Steve Jobs was Bob’s opposite. He was totally focused on the narrative, knew the importance of owning it and was a grand master of the three strategic questions. When Steve Jobs unveiled the iPhone at the MacExpo on January 7, 2007 he transformed the smartphone narrative. A narrative-centric analysis might suggest that his aim was to destroy the smartphone concept and replace it with his iPhone concept.

He starts by presenting his credentials:

“Every once in awhile, a revolutionary product comes along that changes everything. One’s very fortunate if you get to work on just one of these in your career. Apple’s been very fortunate. It’s been able to introduce a few of these into the world. In 1984, we introduced the Macintosh. It didn’t just change Apple, it changed the whole computer industry. In 2001, we introduced the first iPod, and it didn’t just change the way we all listen to music, it changed the entire music industry.

He then attacks the ‘smartphone’ concept, trashing the name, definition and narrative:

“The most advanced phones are called ‘smart phones.’ So they say. And they typically combine a phone plus some e-mail capability, plus they say it’s the Internet. It’s sort of the baby Internet, into one device, and they all have these plastic little keyboards on them. And the problem is that they’re not so smart and they’re not so easy to use, so if you kinda make a… Business School 101 graph of the smart axis and the easy-to-use axis, phones, regular cell phones are kinda right there, they’re not so smart, and they’re — you know — not so easy to use. But smart phones are definitely a little smarter, but they actually are harder to use. They’re really complicated. Just for the basic stuff a hard time figuring out how to use them. “

Then he distances himself from it and presents the ‘iPhone’ in its place:

“Well, we don’t wanna do either one of these things. What we wanna do is make a leapfrog product that is way smarter than any mobile device has ever been, and super-easy to use. This is what iPhone is. OK?”

He now targets the smartphone custodians:

“Here’s four smart phones, right? Motorola Q, the BlackBerry, Palm Treo, Nokia E62 — the usual suspects.”

He attacks every way people relate to the smartphone, saying they will relate better to the iPhone. Here, for example, the stylus is replace by gestures:

“Now, how are we gonna communicate this? We don’t wanna carry around a mouse, right? So what are we gonna do? Oh, a stylus, right? We’re gonna use a stylus. No. No. Who wants a stylus? You have to get em and put em away, and you lose em. Yuck. Nobody wants a stylus. So let’s not use a stylus. We’re gonna use the best pointing device in the world. We’re gonna use a pointing device that we’re all born with — we’re born with ten of them. We’re gonna use our fingers. We’re gonna touch this with our fingers. “

Jobs did not once call the iPhone a smartphone. His strategy: kill “smartphone”, replace it with “iPhone”, a word that he legally owned. The iPhone is not a smartphone. A smartphone is not smart.

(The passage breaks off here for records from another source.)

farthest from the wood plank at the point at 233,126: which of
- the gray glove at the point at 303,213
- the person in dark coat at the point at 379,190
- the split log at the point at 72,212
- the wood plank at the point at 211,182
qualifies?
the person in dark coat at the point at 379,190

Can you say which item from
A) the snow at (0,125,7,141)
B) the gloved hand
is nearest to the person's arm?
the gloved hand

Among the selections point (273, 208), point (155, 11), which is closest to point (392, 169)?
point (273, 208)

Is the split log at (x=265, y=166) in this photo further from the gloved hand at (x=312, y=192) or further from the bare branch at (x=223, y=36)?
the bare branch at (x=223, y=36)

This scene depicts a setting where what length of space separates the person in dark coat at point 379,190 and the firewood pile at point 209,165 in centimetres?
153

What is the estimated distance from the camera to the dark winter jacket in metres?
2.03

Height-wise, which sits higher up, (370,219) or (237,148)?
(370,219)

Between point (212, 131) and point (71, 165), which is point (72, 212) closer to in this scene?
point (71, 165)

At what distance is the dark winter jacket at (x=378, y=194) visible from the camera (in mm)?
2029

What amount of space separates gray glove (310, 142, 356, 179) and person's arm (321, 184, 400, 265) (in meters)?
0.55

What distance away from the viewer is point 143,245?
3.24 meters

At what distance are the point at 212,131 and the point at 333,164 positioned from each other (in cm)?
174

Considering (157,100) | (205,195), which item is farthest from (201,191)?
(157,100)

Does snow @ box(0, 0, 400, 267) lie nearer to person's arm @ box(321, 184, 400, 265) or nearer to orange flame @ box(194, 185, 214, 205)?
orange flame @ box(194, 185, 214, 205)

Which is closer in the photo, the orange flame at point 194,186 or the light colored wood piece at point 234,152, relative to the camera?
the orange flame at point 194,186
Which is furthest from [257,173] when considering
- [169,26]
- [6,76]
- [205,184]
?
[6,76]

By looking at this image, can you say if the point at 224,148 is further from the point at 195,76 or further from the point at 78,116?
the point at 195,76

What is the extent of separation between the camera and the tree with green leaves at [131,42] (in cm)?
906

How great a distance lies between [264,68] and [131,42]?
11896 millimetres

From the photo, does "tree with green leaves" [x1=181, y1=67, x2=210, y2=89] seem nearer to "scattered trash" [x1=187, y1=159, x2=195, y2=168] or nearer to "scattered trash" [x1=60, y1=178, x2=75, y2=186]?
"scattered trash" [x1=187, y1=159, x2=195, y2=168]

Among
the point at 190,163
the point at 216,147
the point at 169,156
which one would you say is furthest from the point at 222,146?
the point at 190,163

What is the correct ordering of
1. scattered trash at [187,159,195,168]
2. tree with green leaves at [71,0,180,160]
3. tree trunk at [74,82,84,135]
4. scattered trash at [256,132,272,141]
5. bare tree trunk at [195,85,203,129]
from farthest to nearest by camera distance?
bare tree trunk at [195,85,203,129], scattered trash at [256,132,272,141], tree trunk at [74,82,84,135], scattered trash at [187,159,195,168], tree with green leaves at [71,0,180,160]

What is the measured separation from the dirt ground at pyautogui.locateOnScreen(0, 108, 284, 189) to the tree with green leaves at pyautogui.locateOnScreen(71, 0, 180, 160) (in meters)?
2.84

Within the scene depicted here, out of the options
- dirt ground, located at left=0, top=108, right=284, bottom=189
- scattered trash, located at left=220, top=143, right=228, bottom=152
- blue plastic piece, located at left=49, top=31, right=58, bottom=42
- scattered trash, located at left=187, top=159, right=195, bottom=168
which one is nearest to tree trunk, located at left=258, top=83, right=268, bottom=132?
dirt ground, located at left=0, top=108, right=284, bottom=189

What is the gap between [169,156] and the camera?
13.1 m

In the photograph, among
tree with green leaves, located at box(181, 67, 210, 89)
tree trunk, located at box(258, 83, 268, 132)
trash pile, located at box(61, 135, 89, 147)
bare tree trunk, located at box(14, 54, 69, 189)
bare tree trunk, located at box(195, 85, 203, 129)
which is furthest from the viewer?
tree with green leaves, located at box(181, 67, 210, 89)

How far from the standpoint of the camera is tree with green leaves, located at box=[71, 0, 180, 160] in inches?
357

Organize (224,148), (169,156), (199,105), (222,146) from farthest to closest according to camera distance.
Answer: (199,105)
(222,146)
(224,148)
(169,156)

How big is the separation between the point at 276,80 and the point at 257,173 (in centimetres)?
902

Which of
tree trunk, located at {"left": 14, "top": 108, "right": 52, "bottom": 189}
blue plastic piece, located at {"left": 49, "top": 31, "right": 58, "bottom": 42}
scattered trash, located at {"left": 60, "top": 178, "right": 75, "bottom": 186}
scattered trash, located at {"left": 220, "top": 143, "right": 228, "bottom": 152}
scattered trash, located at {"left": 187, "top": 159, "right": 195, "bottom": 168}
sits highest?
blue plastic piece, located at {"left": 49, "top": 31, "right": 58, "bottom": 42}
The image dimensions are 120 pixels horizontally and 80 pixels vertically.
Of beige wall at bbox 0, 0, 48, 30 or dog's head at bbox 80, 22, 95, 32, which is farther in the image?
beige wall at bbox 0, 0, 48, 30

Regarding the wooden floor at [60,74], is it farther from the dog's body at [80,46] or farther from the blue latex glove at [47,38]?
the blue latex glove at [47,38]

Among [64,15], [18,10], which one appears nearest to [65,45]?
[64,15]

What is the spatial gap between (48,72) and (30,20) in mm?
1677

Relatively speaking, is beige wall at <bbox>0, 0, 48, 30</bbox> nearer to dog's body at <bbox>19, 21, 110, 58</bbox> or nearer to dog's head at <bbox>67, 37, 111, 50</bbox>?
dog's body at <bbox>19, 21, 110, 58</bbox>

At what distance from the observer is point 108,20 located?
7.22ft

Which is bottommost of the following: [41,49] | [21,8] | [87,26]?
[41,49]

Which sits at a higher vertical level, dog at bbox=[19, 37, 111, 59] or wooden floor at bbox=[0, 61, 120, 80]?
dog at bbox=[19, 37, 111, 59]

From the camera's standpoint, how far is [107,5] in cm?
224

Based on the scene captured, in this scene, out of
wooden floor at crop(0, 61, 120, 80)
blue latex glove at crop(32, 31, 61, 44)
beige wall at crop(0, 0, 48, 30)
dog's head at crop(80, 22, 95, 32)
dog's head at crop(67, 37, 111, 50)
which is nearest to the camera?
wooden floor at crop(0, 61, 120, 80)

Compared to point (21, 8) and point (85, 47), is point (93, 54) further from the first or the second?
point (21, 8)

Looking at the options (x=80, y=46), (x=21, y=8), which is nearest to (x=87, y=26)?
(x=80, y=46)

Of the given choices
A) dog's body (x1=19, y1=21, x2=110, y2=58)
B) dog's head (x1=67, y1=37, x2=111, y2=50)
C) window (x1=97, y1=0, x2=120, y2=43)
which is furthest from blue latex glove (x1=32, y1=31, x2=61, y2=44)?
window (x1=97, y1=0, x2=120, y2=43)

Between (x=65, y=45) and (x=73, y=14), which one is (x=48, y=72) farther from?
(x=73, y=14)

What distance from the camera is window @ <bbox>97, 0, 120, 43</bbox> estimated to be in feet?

Google trends showed a skyrocketing of ‘iPhone’ in the following years, with a corresponding decline of ‘smartphone’ — a negative correlation. But ‘Smartphone’ returned with ‘Android’ in 2010 — a positive correlation. The Android copied much of the iPhone definition and narrative, rejuvenating the non-proprietary word ‘smartphone.’ Jobs was no longer sole custodian of the narrative and it was being spread under a name he did not control. Apple had become the dominant custodian of the smartphone, a much larger market than the iPhone, and would contribute to its strength: it’s more powerful to be the custodian of a competitive market than to own a product. But a major part of the iPhone definition and narrative were now in the public domain: apps, touch, all the important ways people related to it. Comparing the old smartphone to the iPhone was like comparing apples and oranges. That is what Jobs had wanted.

I believe that Jobs did not want to own the smartphone narrative, and that his iPhone keynote was an initially successful attempt to destroy the word. I showed the analysis above to a friend who, as it turned out, had worked directly with Jobs on the launch — the analysis hits the mark, he says. Confirmation!